It's totally understandable that your pages would contain *some* small number of PUA sequences in UCAS-languages for which encodings are still lacking; but you make no mention of this fact anywhere: you're portraying the entire thing as if it's standard Unicode, and it's demonstrably not. In fact, it has a lot of serious errors, apparently. Casual observation shows at least several instances where you are not using a character that exists in the encoding, but are instead using a PUA entity, as in my example above.

Now, to be fair, this could be partially the result of some failure on the part of the Unicode Standard to fully explain the usage of UCAS characters; but the first sentence of the UCAS block intro should spell out the intent clearly: "The characters in this block are a unification of various local syllabaries of Canada into asingle repertoire based on character appearance."

Then there are the Latin & other glyphs... The way to approach most of the pre-composed Latin glyphs that you put in private use zone is to have proper Truetype or Opentype tables for constructing appropriate glyphs from Unicode sequences. For example, the Unicode character sequence <U+00C6, U+0303> should produce the glyph you have encoded at U+F682 in the PUA. And your font should have tables for doing that.

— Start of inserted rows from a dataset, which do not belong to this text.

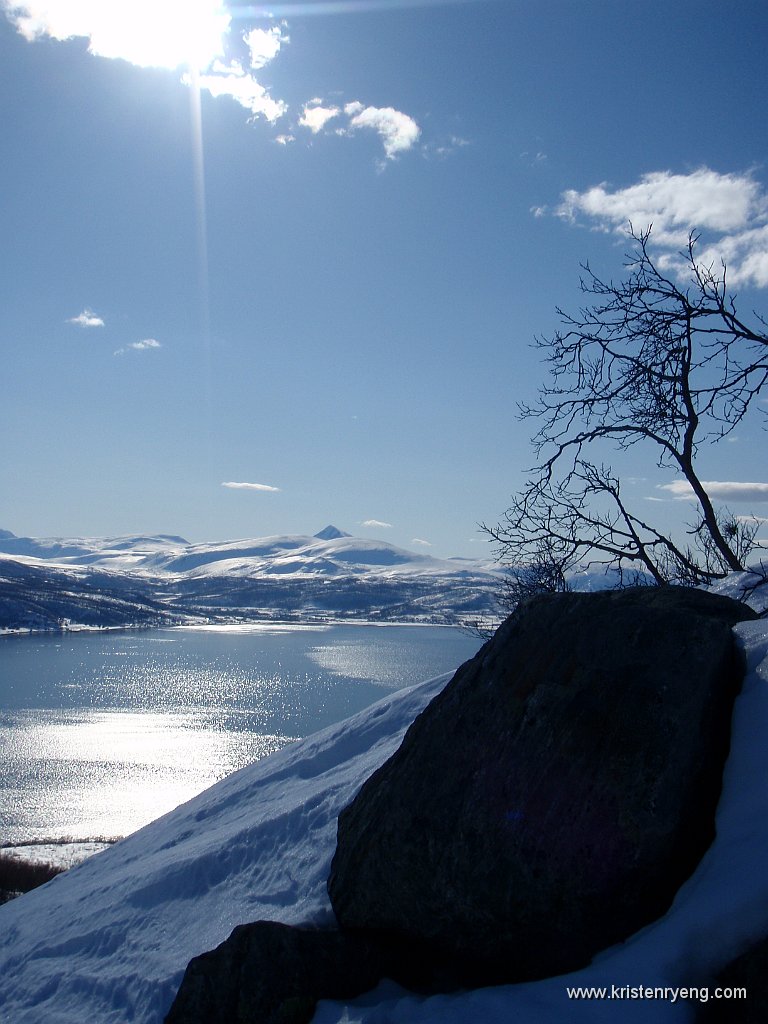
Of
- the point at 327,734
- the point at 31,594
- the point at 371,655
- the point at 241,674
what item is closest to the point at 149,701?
the point at 241,674

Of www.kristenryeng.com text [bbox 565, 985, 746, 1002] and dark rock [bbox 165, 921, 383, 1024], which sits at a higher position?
www.kristenryeng.com text [bbox 565, 985, 746, 1002]

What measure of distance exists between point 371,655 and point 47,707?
40.0m

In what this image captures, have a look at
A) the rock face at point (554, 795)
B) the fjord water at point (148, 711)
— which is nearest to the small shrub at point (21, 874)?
the fjord water at point (148, 711)

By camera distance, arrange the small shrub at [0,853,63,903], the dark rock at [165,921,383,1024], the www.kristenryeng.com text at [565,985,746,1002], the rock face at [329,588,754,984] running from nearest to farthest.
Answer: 1. the www.kristenryeng.com text at [565,985,746,1002]
2. the rock face at [329,588,754,984]
3. the dark rock at [165,921,383,1024]
4. the small shrub at [0,853,63,903]

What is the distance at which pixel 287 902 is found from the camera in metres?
5.70

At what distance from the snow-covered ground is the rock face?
190 mm

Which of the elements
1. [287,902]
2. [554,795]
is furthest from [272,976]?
[554,795]

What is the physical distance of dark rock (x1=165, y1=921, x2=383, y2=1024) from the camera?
446cm

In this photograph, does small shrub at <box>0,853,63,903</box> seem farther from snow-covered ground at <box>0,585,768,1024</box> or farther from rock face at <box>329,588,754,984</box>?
rock face at <box>329,588,754,984</box>

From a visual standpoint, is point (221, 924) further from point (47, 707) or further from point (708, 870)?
point (47, 707)

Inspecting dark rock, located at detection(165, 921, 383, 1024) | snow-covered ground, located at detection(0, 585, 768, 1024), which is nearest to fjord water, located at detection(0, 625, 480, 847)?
snow-covered ground, located at detection(0, 585, 768, 1024)

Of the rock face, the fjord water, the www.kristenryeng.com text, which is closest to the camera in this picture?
the www.kristenryeng.com text

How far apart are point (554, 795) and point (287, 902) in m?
2.51

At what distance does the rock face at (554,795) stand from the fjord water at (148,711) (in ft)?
73.2
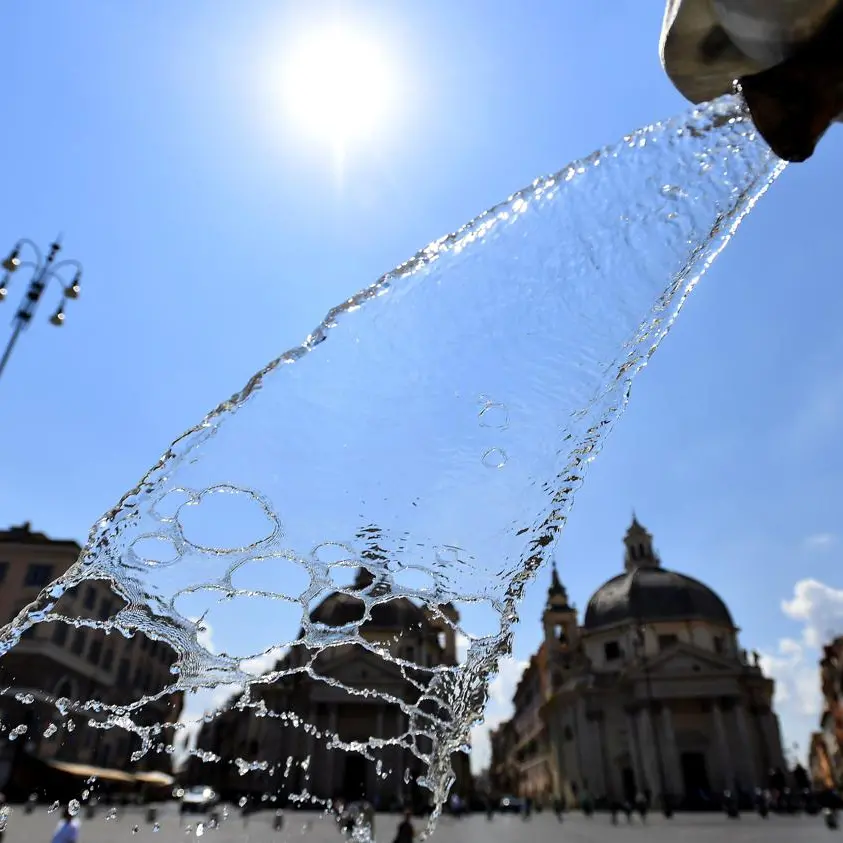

While it is OK theoretically to put anything at all in the PUA, it is very bad practice to put *this* kind of thing into the PUA -- both the pre-composed Latin and the re-encoding of already encoded syllabics -- and this practice will definitely lead to non-interchangeable data leaking out into the world.

You really should fix this font, and the encoding of your pages, and warn your users very strongly against use of the PUA encodings in existing versions of the font. And if you provide any data converters from older versions, you should provide converters to a corrected encoding as well. I can only hope the font so far isn't widely distributed, so that damage from naive users blindly using PUA data that assume these encodings isn't much of a problem.

Note: I am not speaking officially, just giving my opinions.